Hi,
thx, for your quick reply. Yes we have a little cluster with 4 servers.
The problem only exists on this machine and also for all users.
The only difference is that this particular machine is the master host.
The other machines are just execution hosts and one of them is also a
shadow master. Otherwise they are pretty much identical, software wise.

till

On 05/09/12 17:09, Reuti wrote:
> Hi,
>
> Am 05.09.2012 um 15:06 schrieb Tillmann Stieger:
>
>   
>> I have been searching for a solution to my problem for quite a while. But no 
>> luck so far. I hope that someone here can help me out.
>>
>> On one specific machine I always get the following error-message:
>>     
> You mean you have a larger cluster and problem exists only on one machine, 
> and there for one or all users?
>
> Is this node in some wy differently configured than the others?
>
> -- Reuti
>
>
>   
>> Job 6941 caused action: Job 6941 set to ERROR
>>
>> User        = xxx
>> Queue       = all.q@xxx
>> Start Time  = <unknown>
>> End Time    = <unknown>
>> failed opening input/output file:09/05/2012 12:48:00 [1111:12201]: can't 
>> stat() "/home/xxx" as stdout_path
>> Shepherd trace:
>> 09/05/2012 12:48:00 [1111:12200]: shepherd called with uid = 1111, euid = 
>> 1111
>> 09/05/2012 12:48:00 [1111:12200]: starting up 2011.11
>> 09/05/2012 12:48:00 [1111:12200]: warning: starting not as superuser 
>> (uid=1111)
>> 09/05/2012 12:48:00 [1111:12200]: setpgid(12200, 12200) returned 0
>> 09/05/2012 12:48:00 [1111:12200]: do_core_binding: "binding" parameter not 
>> found in config file
>> 09/05/2012 12:48:00 [1111:12200]: no prolog script to start
>> 09/05/2012 12:48:00 [1111:12200]: parent: forked "job" with pid 12201
>> 09/05/2012 12:48:00 [1111:12200]: parent: job-pid: 12201
>> 09/05/2012 12:48:00 [1111:12201]: child: starting son(job, 
>> /opt/sge6_2/default/spool/crab2/job_scripts/6941, 0);
>> 09/05/2012 12:48:00 [1111:12201]: pid=12201 pgrp=12201 sid=12201 old 
>> pgrp=12200 getlogin()=<no login set>
>> 09/05/2012 12:48:00 [1111:12201]: reading passwd information for user 'xxx'
>> 09/05/2012 12:48:00 [1111:12201]: setosjobid: uid = 1111, euid = 1111
>> 09/05/2012 12:48:00 [1111:12201]: setting limits
>> 09/05/2012 12:48:00 [1111:12201]: RLIMIT_CPU setting: (soft 
>> 18446744073709551615(INFINITY), hard 18446744073709551615(INFINITY)) 

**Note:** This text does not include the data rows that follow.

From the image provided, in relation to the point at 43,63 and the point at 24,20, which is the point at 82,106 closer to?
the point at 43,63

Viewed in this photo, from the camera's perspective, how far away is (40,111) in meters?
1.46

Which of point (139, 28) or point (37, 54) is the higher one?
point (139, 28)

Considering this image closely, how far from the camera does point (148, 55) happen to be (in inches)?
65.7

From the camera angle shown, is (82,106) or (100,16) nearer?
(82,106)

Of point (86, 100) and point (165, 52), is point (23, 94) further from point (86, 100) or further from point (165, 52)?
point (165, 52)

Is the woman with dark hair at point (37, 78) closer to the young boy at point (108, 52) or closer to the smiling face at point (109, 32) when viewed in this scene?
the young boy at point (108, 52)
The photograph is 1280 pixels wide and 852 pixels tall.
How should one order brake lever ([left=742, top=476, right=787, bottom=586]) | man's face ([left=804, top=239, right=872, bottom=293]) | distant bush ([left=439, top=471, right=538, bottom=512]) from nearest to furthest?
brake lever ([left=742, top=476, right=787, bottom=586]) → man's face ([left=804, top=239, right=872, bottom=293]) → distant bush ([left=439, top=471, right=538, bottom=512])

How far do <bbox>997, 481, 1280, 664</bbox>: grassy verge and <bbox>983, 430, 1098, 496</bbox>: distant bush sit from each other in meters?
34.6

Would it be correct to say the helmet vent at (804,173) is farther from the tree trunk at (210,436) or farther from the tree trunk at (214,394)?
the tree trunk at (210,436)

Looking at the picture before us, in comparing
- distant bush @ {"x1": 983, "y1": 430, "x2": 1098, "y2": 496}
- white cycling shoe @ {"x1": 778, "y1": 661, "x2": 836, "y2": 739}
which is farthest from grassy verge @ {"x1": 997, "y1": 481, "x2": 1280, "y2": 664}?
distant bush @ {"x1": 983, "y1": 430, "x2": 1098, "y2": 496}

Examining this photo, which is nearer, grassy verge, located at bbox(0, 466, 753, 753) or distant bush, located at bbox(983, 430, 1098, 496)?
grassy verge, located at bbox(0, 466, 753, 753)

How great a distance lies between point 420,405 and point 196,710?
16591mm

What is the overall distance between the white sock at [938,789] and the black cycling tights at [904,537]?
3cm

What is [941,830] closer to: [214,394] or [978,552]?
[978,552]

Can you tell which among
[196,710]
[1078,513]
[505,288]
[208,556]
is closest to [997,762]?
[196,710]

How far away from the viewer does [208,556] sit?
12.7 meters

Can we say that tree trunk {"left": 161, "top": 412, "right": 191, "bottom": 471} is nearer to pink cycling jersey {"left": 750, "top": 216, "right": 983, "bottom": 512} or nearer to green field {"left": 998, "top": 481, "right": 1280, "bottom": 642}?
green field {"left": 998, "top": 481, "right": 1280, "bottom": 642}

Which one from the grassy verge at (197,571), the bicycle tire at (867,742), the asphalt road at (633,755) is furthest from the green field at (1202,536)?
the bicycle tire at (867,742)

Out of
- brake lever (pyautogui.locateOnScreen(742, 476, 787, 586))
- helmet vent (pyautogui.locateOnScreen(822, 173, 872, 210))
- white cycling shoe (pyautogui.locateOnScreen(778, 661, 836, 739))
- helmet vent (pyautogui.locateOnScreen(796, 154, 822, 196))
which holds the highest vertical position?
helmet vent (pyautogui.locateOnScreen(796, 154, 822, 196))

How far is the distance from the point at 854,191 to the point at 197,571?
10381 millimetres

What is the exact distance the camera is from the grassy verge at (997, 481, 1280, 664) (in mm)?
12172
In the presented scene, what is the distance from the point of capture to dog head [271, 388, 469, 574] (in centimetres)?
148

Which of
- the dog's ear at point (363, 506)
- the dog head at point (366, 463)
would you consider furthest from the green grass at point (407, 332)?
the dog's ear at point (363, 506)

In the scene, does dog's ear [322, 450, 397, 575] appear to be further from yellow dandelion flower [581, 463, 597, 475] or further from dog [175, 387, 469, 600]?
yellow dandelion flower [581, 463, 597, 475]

>> resulting: (soft 18446744073709551615(INFINITY), hard 
>> 18446744073709551615(INFINITY))
>> 09/05/2012 12:48:00 [1111:12201]: RLIMIT_FSIZE setting: (soft 
>> 18446744073709551615(INFINITY), hard 18446744073709551615(INFINITY)) 
>> resulting: (soft 18446744073709551615(INFINITY), hard 
>> 18446744073709551615(INFINITY))
>> 09/05/2012 12:48:00 [1111:12201]: RLIMIT_DATA setting: (soft 
>> 18446744073709551615(INFINITY), hard 18446744073709551615(INFINITY)) 
>> resulting: (soft 18446744073709551615(INFINITY), hard 
>> 18446744073709551615(INFINITY))
>> 09/05/2012 12:48:00 [1111:12201]: RLIMIT_STACK setting: (soft 
>> 18446744073709551615(INFINITY), hard 18446744073709551615(INFINITY)) 
>> resulting: (soft 18446744073709551615(INFINITY), hard 
>> 18446744073709551615(INFINITY))
>> 09/05/2012 12:48:00 [1111:12201]: RLIMIT_CORE setting: (soft 
>> 18446744073709551615(INFINITY), hard 18446744073709551615(INFINITY)) 
>> resulting: (soft 18446744073709551615(INFINITY), hard 
>> 18446744073709551615(INFINITY))
>> 09/05/2012 12:48:00 [1111:12201]: RLIMIT_VMEM/RLIMIT_AS setting: (soft 
>> 18446744073709551615(INFINITY), hard 18446744073709551615(INFINITY)) 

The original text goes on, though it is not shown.